8 November 2021 by Pharmorage

Valentin R, Wong C, Alharbi AS, Pradeloux S, Morros MP, Lennox KA, Ellyard JI, Garcin AJ, Ullah TR, Kusuma GD, Pépin G, Li HM, Pearson JS, Ferrand J, Lim R, Veedu RN, Morand EF, Vinuesa CG, Behlke MA, Gantier MP. Sequence-dependent inhibition of cGAS and TLR9 DNA sensing by 2′-O-methyl gapmer oligonucleotides. Nucleic Acids Res. 2021 Jun 21;49(11):6082-6099. DOI: 10.1093/nar/gkab451

Abstract:

Oligonucleotide-based therapeutics have the capacity to engage with nucleic acid immune sensors to activate or block their response, but a detailed understanding of these immunomodulatory effects is currently lacking. We recently showed that 2_-O-methyl (2_OMe) gapmer antisense oligonucleotides (ASOs) exhibited sequence-dependent inhibition of sensing by the RNA sensor Toll-Like Receptor (TLR) 7. Here we discovered that 2_OMe ASOs can also display sequence-dependent inhibitory effects on two major sensors of DNA, namely cyclic GMP-AMP synthase (cGAS) and TLR9. Through a screen of 80 2_OMe ASOs and sequence mutants, we characterized key features within the 20-mer ASOs regulating cGAS and TLR9 inhibition, and identified a highly potent cGAS inhibitor.

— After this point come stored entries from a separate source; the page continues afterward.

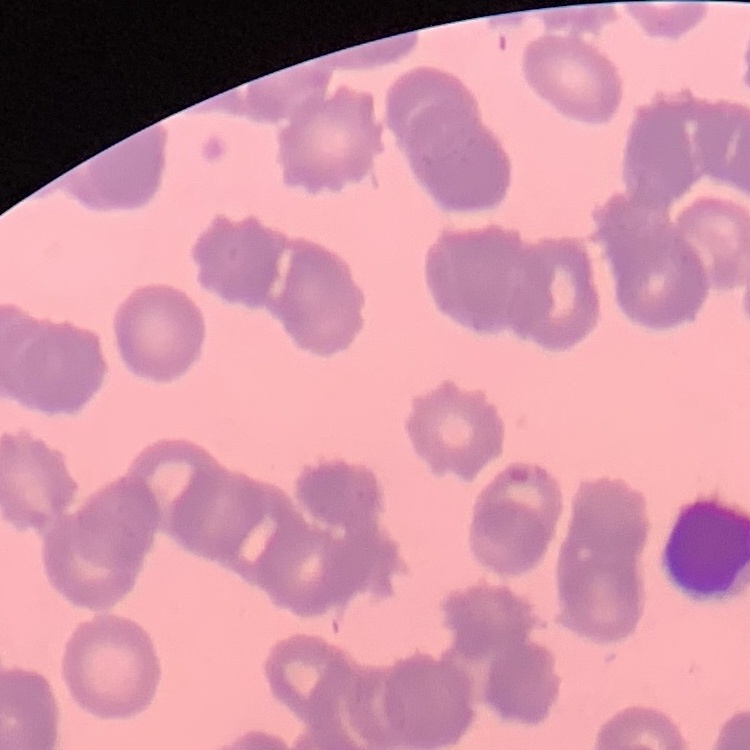

erythrocyte_morphology: rouleaux formation
image_type: one tile cut from a larger photomicrograph
preparation: thin peripheral smear
stain: Field's or Giemsa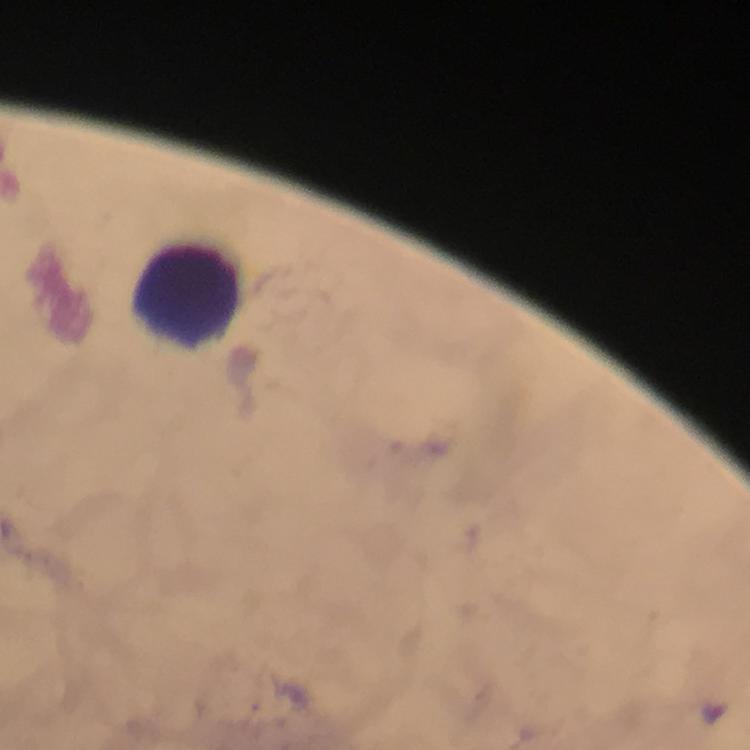
Approximate centers as [x, y] in pixels.
Summary:
  - Leukocyte locations: [185, 292]
  - Preparation: thick blood film
  - Capture: smartphone mounted on the microscope
  - Stain: Giemsa
  - Plasmodium parasites: none seen
  - Image size: 750×750 pixels
  - Magnification: 100x
  - Context: from a malaria diagnostic workup
  - Cropped from: a single field of view
  - Immersion oil: applied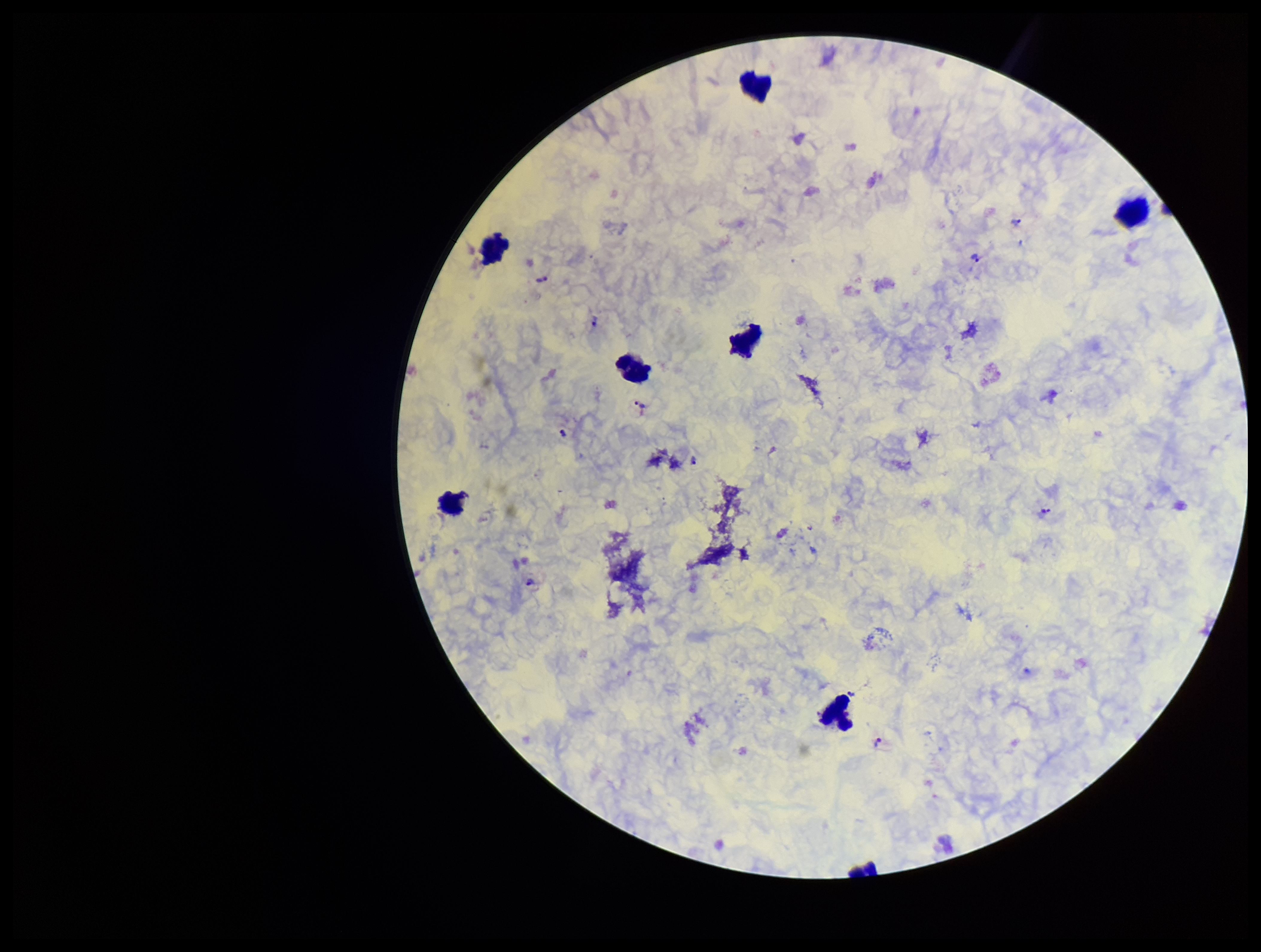

parasite count = 10
preparation = thick blood smear
patient malaria status = infected
leukocyte count = 7
image size = 1261×952 pixels
field of view = single
species reported for this patient = Plasmodium vivax
capture = smartphone photograph through the microscope eyepiece
stain = Giemsa
Plasmodium parasites = seen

Importantly, we show that the features of ASOs inhibiting TLR9 differ from those inhibiting cGAS, with only a few sequences inhibiting both pathways. Together with our previous studies, our work reveals a complex pattern of immunomodulation where 95% of the ASOs tested inhibited at least one of TLR7, TLR9 or cGAS by ≥30%, which may confound interpretation of their in vivo functions. Our studies constitute the broadest analysis of the immunomodulatory effect of 2_OMe ASOs on nucleic acid sensing to date and will support refinement of their therapeutic development.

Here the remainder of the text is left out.